What you will do —
[a] In the article on the NDIS and compensation, over what period is the National Disability Insurance Scheme expected to roll out?
[b] Condense the paragraph beginning "Provision of advice to a client" from the article on the NDIS and compensation into a shorter version that keeps its main facts.

Snapshot
- The roll out of the National Disability Insurance Scheme (NDIS) over the next three years will see an increasing need for lawyers to be familiar with the scheme.
- Compensation payments received from another source may affect NDIS entitlements and may give rise to an obligation to repay the National Disability Insurance Agency.
- There is no formula for advising clients on the effect of a compensation payment on their NDIS status, however it is advisable to approach the Agency for an estimate of future impacts.
Provision of advice to a client seeking to finalise a personal injury compensation claim has for some time extended to the consequences in respect of Medicare, private health fund and Centrelink repayments and future entitlements. Similar advice may now be appropriate in respect of National Disability Insurance Scheme repayments and future entitlements, for clients who are already participants in the Scheme or for those who may become participants as it rolls out to full implementation over the next three years.
Overview
Although most lawyers practising in the injury compensation area may have had little contact with the National Disability Insurance Scheme (‘NDIS’) thus far, the accelerating roll out of the NDIS over the next three years will see an increasing need for familiarity with the scheme – at least in relation to its interface with receipt of compensation for personal injury.

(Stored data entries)
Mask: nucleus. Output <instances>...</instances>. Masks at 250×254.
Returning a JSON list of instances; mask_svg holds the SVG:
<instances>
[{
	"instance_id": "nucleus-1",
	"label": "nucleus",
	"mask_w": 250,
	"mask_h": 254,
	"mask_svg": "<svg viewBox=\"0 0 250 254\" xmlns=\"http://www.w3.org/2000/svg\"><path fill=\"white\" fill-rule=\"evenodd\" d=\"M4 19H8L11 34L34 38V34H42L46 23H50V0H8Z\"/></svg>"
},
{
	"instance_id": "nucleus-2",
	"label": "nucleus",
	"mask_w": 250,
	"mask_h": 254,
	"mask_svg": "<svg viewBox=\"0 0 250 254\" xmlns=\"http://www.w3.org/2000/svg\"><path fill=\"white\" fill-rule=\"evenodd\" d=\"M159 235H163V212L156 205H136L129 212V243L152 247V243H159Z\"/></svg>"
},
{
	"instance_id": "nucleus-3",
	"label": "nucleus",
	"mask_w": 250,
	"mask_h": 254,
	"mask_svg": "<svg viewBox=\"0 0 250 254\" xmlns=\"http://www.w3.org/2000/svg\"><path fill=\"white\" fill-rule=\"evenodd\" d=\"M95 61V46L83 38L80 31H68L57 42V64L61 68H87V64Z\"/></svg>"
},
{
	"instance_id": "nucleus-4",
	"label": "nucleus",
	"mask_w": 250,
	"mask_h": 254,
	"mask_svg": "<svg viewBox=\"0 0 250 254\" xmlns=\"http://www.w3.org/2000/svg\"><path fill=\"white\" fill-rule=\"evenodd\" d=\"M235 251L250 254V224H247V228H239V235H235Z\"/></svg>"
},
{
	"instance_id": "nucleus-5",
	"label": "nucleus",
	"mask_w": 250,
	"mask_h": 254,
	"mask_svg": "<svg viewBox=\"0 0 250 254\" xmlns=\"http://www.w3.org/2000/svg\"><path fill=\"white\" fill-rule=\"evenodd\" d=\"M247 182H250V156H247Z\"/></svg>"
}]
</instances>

Responses for each task —
[a] Over the next three years.

[b] Advice to clients finalizing a personal injury compensation claim has long covered the consequences for Medicare, private health fund and Centrelink repayments and future entitlements. Similar advice may now be appropriate for NDIS repayments and future entitlements. This applies both to current participants and to clients who may join as the scheme reaches full implementation over the next three years.